One great resource to help start a group like this is the nonprofit outfit, WIFE (The Women’s Institute for Financial Education).
(MORE: When it Comes to Money the Deck Is Stacked Against Women)
At the discussion group, everyone should exchange stories about what they learned about money as a child, their money fears and so on. The goal is to meet regularly, stay positive and for the moms to lead by example by speaking frankly.
Be fearless about saying what you would have done differently if you could go back and start saving for the world you face today.

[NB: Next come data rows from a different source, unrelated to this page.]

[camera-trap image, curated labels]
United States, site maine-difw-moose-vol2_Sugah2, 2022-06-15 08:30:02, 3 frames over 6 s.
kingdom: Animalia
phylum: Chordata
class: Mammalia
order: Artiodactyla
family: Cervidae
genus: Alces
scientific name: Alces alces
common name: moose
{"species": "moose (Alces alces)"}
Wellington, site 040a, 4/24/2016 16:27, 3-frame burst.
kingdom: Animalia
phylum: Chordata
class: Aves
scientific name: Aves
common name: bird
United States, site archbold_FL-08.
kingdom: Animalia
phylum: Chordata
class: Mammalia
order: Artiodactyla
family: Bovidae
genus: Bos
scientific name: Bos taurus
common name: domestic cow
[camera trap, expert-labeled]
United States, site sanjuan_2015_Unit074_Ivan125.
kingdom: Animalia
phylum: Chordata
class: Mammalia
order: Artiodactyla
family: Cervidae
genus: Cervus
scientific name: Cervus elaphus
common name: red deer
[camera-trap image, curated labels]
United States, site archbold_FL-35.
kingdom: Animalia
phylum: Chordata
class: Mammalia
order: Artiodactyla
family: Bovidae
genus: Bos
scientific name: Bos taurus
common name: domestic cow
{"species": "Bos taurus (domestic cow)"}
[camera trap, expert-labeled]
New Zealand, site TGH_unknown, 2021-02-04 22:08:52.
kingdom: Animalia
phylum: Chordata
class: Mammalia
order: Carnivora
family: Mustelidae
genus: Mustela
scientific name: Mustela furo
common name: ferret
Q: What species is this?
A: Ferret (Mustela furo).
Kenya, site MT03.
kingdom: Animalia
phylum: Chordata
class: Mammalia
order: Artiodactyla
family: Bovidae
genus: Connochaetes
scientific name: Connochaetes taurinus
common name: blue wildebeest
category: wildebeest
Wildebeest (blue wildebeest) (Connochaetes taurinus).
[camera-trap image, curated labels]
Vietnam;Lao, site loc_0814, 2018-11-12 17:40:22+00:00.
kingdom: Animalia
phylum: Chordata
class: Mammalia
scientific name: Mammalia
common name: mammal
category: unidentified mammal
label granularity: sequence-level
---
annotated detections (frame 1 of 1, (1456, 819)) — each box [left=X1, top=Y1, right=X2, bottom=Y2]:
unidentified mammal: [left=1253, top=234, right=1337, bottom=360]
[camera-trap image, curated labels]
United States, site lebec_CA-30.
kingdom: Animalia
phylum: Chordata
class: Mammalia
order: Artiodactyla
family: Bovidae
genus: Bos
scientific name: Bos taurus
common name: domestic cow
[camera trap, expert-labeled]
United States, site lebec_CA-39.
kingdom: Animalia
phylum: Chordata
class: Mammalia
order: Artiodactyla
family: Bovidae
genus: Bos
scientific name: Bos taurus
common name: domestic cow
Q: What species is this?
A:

If you find talking about money hard or don’t live near your adult daughter, consider giving her a book to help lay the groundwork. Two that I recommend: Kimberly Palmer’s Generation Earn: The Young Professional’s Guide to Spending, Investing, and Giving Back and Beth Kobliner’s Get A Financial Life: Personal Finance In Your 20s and 30s.
I wish someone had talked to me about finances when I was in my 20s. At that time, I thought managing money was just for people who were married with kids.
Although I started a 401(k) with my first employer, I screwed it up, cashing out when I switched jobs five years later. Imagining what that retirement fund might be worth today, 22 years later, makes my heart sink.
No one gets where they’re going alone, the first lady has been known to say. My hope is that Michelle Obama will make financial literacy for young girls one of her favorite causes during President Barack Obama’s second term. She could inspire a whole generation of women. Obesity, move aside — it’s time to talk money.